_WHAT YOU ARE ASKED TO DO_: Report each line from the entries in which "common" can be found.

**** GIVEN RECORDS ****

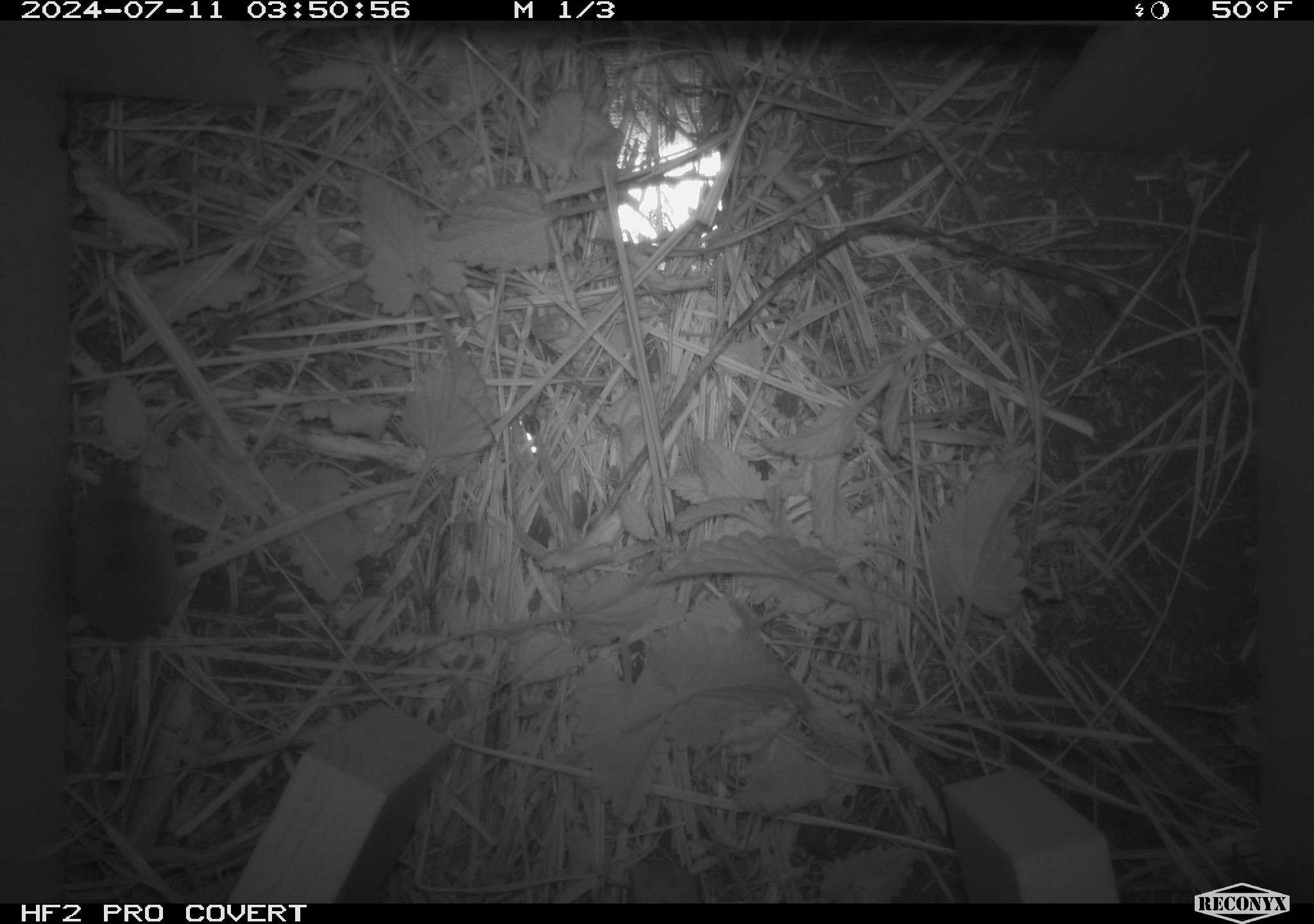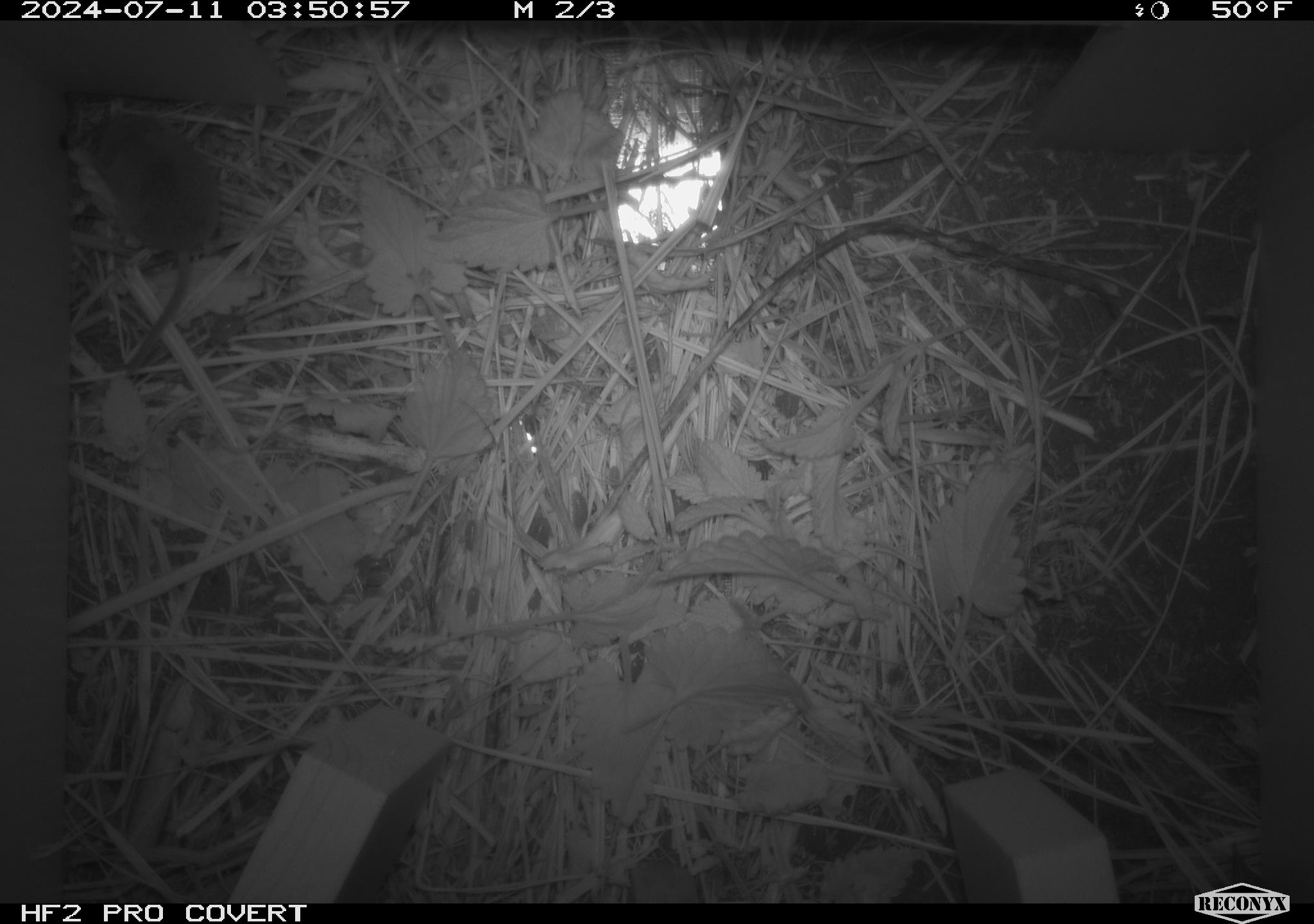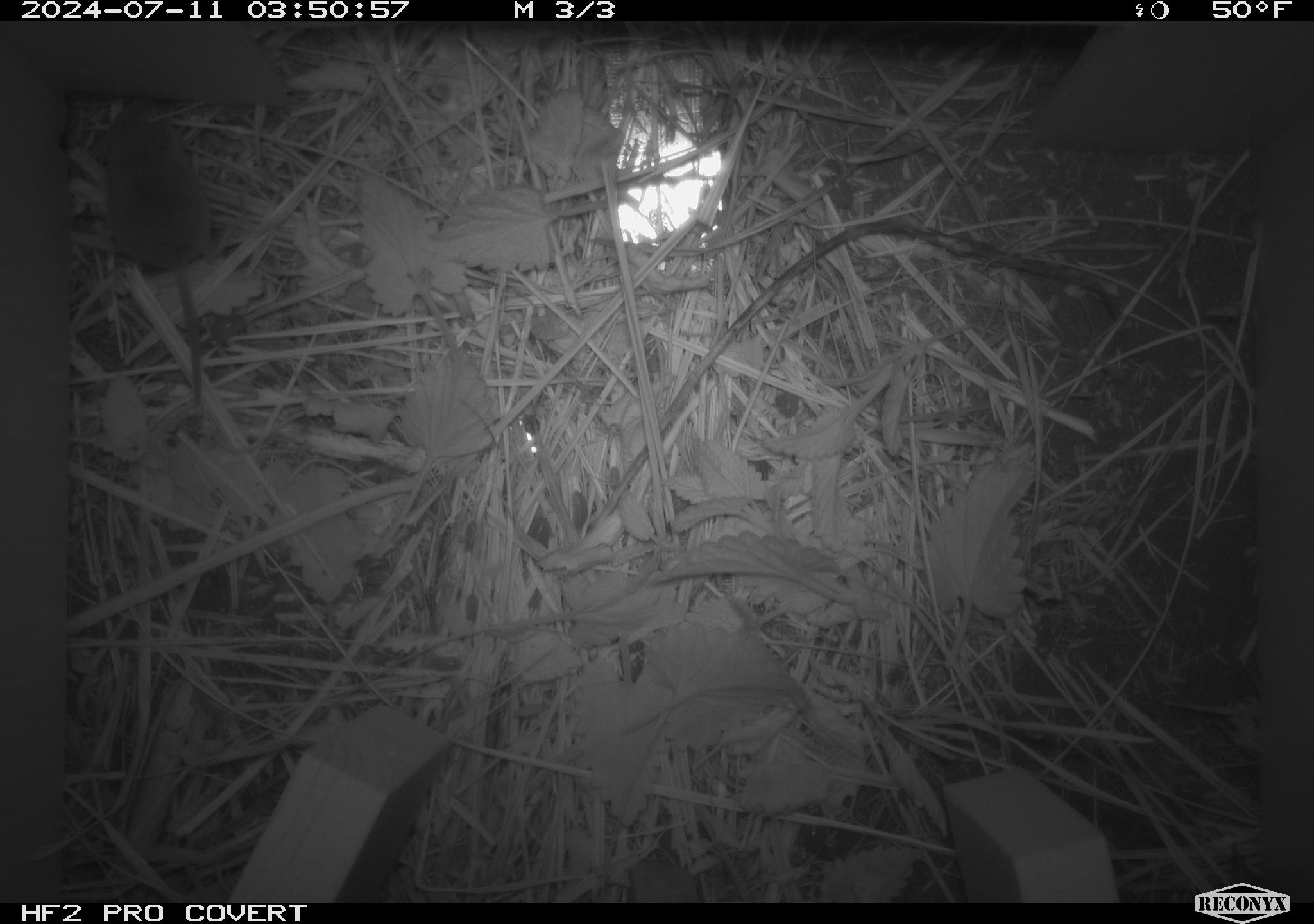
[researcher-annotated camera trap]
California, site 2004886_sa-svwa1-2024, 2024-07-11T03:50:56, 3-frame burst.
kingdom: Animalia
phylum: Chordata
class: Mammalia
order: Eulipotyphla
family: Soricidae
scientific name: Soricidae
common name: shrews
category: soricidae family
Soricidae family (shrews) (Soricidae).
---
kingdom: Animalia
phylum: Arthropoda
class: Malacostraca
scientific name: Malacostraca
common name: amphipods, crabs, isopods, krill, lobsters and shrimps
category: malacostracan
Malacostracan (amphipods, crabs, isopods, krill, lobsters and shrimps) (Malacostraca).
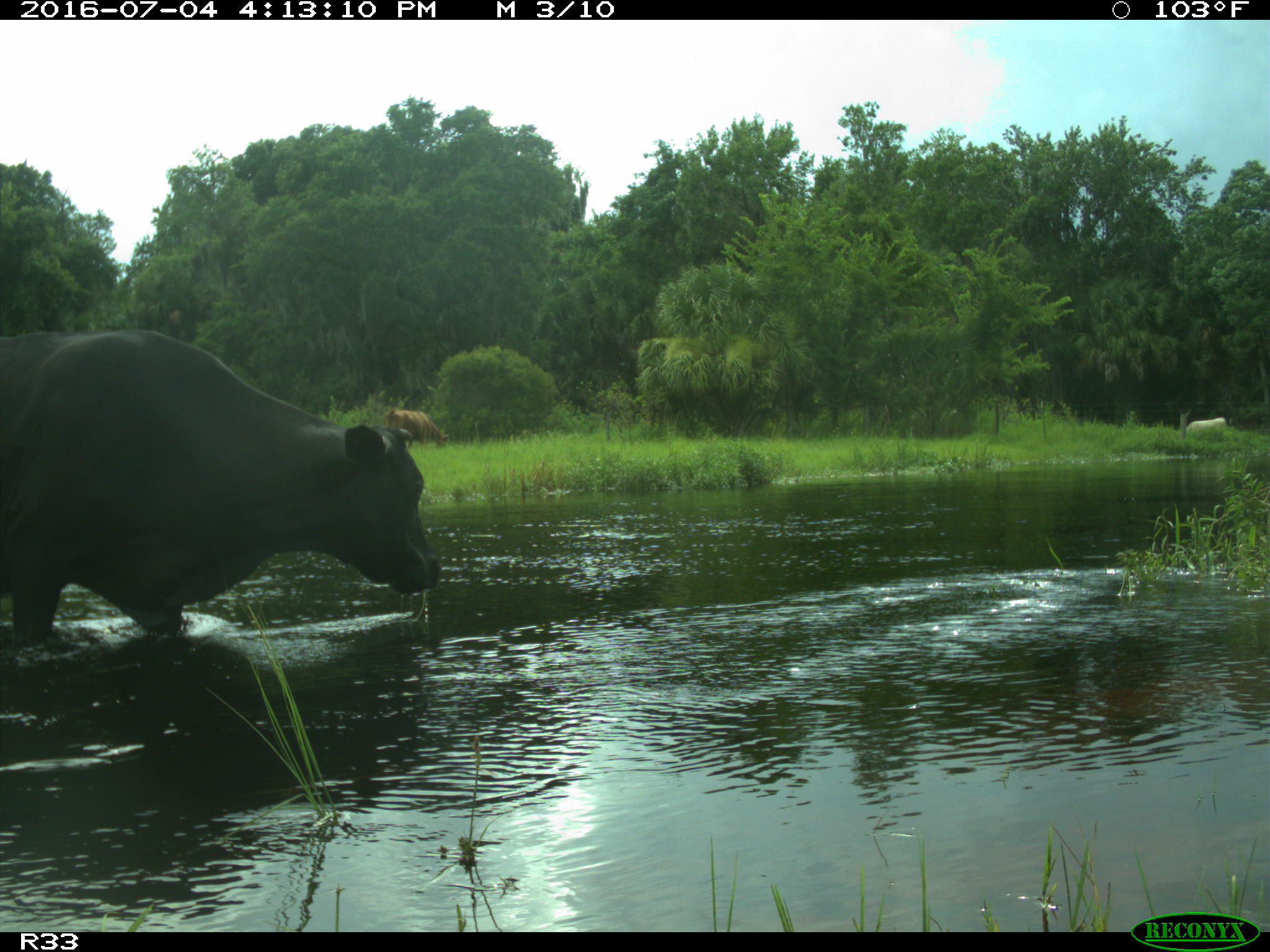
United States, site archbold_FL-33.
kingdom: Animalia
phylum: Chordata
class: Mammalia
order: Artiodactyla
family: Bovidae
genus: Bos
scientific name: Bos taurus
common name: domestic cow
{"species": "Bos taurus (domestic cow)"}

****
**** GIVEN RECORDS ****

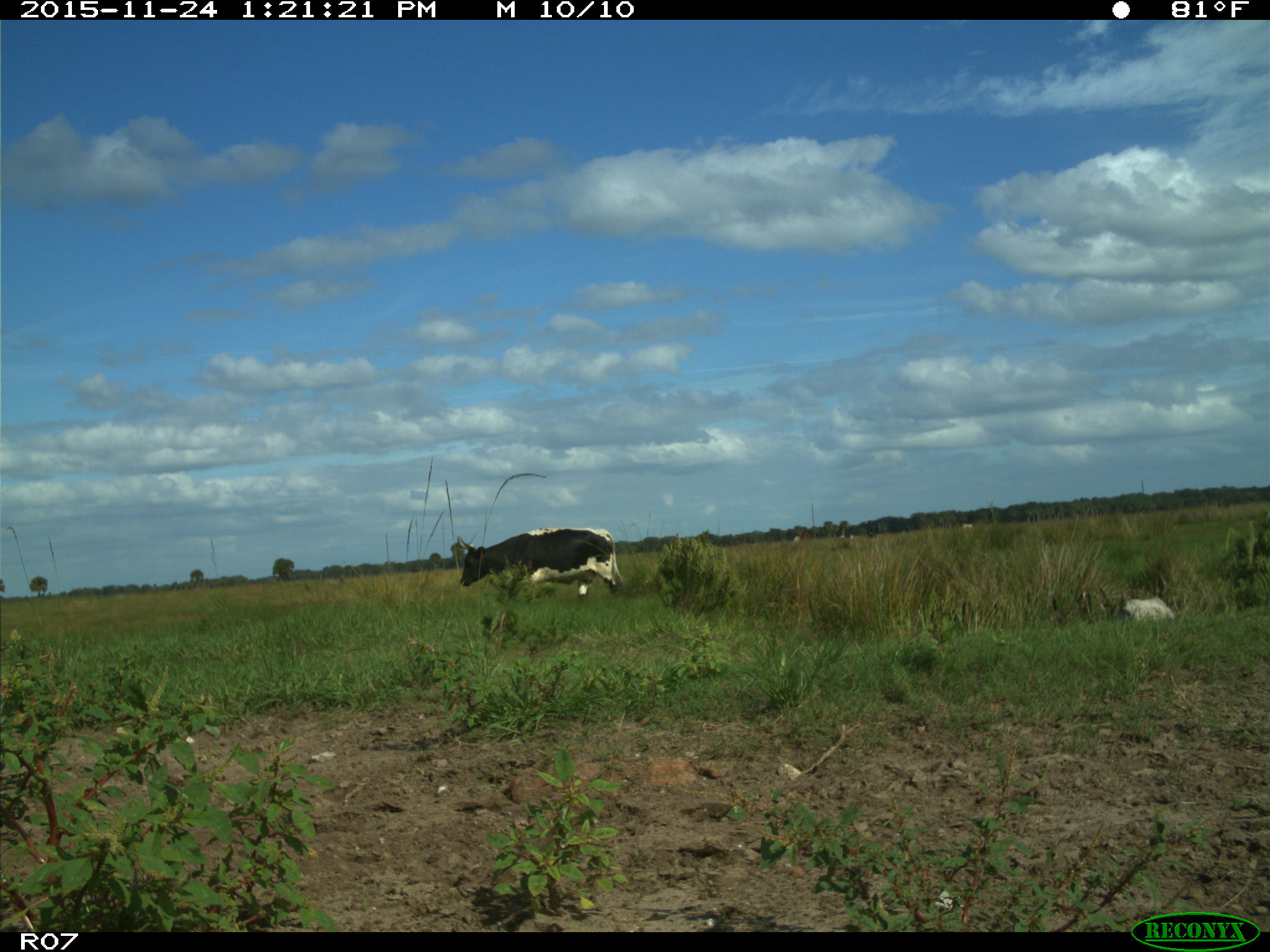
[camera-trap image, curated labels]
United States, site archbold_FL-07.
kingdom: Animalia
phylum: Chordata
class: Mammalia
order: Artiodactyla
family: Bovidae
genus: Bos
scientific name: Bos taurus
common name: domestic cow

****
**** GIVEN RECORDS ****

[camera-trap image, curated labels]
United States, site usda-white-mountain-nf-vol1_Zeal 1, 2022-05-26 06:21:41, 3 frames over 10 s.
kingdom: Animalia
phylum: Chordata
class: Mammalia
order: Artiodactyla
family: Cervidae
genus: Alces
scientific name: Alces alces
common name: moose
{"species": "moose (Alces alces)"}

****

_EXERCISE RESPONSE_:
common name: shrews
common name: amphipods, crabs, isopods, krill, lobsters and shrimps
common name: domestic cow
common name: domestic cow
common name: moose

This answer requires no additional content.